#### RECORDS SHOWN ####
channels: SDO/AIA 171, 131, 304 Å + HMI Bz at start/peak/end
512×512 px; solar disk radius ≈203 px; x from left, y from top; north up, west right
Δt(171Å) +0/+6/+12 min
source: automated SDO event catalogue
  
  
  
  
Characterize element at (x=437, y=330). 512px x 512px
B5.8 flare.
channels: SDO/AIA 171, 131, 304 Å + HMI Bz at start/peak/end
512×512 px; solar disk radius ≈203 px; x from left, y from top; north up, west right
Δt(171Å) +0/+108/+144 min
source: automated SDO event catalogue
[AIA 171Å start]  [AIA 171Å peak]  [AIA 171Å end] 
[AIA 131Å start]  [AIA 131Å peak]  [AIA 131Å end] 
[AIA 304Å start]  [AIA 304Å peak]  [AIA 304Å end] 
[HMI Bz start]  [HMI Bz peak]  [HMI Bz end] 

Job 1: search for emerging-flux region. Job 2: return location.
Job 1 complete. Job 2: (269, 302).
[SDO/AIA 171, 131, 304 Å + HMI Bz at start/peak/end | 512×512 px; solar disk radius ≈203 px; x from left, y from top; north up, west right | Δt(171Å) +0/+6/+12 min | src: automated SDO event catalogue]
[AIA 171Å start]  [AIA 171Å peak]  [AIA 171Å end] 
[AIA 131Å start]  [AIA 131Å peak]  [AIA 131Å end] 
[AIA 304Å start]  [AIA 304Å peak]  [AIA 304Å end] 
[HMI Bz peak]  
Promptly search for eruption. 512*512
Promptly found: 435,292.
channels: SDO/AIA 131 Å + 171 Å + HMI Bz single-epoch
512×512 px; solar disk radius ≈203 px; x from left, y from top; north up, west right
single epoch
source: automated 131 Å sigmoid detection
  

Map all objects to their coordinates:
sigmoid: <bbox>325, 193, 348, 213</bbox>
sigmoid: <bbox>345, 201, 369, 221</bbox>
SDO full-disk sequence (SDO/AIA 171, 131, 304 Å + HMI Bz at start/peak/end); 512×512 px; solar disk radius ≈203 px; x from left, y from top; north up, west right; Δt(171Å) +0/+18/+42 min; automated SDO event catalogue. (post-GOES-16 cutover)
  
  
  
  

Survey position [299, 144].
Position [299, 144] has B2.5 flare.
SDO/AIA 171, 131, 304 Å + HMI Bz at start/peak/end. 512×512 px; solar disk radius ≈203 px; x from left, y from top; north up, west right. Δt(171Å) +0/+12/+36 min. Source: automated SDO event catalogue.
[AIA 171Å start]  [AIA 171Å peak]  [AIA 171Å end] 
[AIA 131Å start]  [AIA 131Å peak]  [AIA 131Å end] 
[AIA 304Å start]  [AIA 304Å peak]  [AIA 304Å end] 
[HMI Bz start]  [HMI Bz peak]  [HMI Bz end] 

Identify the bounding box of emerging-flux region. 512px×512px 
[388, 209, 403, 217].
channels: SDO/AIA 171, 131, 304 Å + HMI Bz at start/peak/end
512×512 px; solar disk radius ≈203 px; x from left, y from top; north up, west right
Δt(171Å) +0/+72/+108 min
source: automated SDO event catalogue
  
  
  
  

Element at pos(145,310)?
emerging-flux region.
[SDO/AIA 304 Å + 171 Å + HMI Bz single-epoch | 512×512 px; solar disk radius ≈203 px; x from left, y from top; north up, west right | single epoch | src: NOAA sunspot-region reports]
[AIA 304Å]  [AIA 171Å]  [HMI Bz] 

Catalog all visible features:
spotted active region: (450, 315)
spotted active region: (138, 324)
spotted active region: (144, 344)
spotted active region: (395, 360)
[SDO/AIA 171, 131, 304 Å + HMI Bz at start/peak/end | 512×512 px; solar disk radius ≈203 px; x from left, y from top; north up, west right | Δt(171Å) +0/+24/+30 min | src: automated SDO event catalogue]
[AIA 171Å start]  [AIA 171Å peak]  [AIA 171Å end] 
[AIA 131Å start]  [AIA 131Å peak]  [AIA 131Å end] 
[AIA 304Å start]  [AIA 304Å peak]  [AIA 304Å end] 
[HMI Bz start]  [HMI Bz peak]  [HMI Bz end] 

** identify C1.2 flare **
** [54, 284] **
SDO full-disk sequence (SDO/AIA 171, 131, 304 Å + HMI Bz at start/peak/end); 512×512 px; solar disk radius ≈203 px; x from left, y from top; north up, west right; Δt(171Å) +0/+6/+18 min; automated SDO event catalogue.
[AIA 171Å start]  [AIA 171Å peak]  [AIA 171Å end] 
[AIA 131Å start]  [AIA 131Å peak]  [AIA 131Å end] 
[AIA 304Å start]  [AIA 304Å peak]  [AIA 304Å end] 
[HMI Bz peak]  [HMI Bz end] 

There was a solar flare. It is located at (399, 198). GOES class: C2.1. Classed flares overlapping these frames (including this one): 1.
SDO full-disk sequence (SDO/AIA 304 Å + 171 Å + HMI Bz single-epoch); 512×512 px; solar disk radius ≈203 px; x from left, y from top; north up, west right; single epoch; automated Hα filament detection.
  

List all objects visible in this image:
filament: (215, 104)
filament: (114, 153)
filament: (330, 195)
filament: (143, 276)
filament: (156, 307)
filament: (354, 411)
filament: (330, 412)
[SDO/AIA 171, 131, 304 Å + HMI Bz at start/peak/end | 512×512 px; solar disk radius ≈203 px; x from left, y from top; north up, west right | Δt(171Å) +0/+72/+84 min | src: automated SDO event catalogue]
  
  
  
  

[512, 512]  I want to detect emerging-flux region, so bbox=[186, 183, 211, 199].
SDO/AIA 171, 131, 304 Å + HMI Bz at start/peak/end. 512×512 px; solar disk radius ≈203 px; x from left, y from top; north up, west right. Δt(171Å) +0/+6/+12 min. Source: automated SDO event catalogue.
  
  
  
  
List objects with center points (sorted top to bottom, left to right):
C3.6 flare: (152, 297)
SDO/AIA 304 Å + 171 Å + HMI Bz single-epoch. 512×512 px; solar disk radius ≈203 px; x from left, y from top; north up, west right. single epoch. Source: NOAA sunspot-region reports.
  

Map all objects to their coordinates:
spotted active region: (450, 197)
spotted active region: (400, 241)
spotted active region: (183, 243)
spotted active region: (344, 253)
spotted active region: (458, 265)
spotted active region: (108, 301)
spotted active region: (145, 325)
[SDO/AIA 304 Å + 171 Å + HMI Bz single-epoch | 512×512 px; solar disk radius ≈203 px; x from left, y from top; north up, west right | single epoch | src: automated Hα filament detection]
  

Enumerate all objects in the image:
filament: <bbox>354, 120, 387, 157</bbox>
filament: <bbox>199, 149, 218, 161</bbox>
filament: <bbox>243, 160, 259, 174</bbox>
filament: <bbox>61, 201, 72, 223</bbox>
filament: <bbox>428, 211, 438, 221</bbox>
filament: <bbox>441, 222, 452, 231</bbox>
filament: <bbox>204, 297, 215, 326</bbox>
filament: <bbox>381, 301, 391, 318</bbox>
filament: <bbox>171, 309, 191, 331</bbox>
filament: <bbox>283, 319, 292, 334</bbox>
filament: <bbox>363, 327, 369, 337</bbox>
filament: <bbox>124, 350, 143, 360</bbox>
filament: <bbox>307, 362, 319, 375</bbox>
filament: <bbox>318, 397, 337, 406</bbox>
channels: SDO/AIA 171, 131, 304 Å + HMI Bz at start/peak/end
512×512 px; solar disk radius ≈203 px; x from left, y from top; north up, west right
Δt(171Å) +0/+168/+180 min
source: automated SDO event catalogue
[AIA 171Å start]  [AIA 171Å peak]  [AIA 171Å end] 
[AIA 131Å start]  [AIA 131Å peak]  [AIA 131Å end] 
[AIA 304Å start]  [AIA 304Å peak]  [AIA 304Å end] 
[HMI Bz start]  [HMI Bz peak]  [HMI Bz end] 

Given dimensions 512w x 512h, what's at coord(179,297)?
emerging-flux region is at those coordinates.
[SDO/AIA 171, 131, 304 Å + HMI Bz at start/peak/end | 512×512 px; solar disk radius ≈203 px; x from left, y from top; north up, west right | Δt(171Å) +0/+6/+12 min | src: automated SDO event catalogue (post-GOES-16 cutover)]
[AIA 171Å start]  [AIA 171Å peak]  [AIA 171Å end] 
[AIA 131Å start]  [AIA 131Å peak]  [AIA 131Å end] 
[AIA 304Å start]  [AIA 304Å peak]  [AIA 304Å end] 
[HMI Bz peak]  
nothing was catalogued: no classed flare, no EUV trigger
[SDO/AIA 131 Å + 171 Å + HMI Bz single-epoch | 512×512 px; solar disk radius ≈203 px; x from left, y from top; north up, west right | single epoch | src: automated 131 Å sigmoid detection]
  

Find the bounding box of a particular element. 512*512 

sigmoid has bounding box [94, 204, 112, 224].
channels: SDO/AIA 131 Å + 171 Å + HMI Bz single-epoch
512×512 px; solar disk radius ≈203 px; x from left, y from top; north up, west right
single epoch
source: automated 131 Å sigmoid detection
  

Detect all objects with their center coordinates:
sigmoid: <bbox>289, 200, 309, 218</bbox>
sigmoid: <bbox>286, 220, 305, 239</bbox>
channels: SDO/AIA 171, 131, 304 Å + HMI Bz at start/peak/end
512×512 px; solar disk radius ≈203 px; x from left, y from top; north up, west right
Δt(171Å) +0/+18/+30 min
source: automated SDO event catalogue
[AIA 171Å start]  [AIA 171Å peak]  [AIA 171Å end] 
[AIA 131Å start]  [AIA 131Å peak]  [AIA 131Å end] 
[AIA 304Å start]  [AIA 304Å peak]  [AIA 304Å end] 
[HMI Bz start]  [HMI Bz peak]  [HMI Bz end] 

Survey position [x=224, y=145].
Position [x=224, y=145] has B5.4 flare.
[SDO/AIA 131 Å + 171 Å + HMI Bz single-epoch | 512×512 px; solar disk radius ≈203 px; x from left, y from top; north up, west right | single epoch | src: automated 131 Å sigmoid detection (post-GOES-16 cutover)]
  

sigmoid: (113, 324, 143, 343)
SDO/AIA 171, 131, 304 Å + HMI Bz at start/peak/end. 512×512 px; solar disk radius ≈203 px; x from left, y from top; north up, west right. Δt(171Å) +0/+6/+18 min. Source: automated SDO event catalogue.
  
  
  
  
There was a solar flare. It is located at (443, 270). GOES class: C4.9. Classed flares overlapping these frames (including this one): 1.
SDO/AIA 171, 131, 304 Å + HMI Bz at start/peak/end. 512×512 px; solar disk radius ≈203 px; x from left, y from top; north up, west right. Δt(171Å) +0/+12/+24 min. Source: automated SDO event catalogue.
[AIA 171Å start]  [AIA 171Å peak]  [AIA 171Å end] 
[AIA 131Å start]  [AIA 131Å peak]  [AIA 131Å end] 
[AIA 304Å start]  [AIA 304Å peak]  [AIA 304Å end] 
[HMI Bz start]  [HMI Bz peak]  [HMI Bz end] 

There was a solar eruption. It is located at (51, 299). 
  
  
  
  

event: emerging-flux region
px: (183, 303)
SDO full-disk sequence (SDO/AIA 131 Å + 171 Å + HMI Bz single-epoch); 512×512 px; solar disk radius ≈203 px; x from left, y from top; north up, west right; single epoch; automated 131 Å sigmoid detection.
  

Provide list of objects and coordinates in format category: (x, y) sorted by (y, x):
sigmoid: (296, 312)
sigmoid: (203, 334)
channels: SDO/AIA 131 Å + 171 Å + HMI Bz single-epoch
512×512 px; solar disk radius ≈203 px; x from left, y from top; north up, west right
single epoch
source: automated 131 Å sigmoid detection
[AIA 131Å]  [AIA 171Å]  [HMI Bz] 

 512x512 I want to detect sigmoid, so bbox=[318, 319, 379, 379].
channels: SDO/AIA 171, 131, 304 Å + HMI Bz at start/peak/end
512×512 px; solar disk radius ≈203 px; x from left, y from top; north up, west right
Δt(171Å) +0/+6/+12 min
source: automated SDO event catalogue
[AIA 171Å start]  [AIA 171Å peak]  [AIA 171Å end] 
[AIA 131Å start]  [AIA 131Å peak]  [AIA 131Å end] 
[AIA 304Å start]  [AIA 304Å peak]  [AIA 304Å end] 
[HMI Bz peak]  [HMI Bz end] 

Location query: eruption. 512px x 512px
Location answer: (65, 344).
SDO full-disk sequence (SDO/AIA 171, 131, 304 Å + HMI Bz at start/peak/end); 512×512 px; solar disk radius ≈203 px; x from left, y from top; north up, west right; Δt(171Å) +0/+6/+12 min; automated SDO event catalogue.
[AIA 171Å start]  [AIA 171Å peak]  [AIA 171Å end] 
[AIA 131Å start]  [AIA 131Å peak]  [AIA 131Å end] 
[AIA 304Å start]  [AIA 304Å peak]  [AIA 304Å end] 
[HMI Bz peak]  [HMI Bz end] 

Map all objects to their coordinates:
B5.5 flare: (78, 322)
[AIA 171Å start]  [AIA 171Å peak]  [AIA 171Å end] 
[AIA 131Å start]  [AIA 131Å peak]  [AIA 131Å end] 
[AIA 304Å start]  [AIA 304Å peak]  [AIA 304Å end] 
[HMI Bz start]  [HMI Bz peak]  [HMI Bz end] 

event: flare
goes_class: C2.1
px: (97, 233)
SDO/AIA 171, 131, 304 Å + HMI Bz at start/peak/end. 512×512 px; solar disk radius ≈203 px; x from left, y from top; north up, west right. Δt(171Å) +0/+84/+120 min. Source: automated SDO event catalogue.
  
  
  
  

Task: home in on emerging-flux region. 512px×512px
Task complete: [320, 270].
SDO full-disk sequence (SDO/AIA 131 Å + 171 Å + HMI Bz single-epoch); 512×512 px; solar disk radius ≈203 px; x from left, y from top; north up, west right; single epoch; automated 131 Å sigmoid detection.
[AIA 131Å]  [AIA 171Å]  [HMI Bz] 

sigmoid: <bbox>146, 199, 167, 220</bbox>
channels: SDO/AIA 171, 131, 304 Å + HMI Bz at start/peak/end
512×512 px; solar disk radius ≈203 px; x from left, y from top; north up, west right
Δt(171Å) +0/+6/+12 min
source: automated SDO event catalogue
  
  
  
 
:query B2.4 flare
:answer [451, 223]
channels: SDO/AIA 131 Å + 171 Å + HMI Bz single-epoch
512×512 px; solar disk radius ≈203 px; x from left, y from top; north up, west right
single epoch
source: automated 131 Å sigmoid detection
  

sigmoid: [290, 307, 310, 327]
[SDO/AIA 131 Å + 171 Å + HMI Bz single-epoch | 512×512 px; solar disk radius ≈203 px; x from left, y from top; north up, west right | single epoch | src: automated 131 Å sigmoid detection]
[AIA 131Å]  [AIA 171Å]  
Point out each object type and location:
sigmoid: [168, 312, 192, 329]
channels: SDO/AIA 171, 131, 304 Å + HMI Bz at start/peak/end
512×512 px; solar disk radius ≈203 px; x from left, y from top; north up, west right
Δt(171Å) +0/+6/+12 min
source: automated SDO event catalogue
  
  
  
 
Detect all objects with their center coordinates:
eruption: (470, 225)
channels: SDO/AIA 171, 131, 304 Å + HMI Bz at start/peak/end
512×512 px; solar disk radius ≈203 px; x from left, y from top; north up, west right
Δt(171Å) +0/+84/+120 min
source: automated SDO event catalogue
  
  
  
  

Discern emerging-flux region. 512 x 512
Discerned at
####
▸ WORK ORDER: Starting with the first line of the data above, copy each line exactly until you reach the line with "Job 1 complete. Job 2: (269, 302)."; include that line as well.

▸ RESPONSE AREA:
channels: SDO/AIA 171, 131, 304 Å + HMI Bz at start/peak/end
512×512 px; solar disk radius ≈203 px; x from left, y from top; north up, west right
Δt(171Å) +0/+6/+12 min
source: automated SDO event catalogue
  
  
  
  
Characterize element at (x=437, y=330). 512px x 512px
B5.8 flare.
channels: SDO/AIA 171, 131, 304 Å + HMI Bz at start/peak/end
512×512 px; solar disk radius ≈203 px; x from left, y from top; north up, west right
Δt(171Å) +0/+108/+144 min
source: automated SDO event catalogue
[AIA 171Å start]  [AIA 171Å peak]  [AIA 171Å end] 
[AIA 131Å start]  [AIA 131Å peak]  [AIA 131Å end] 
[AIA 304Å start]  [AIA 304Å peak]  [AIA 304Å end] 
[HMI Bz start]  [HMI Bz peak]  [HMI Bz end] 

Job 1: search for emerging-flux region. Job 2: return location.
Job 1 complete. Job 2: (269, 302).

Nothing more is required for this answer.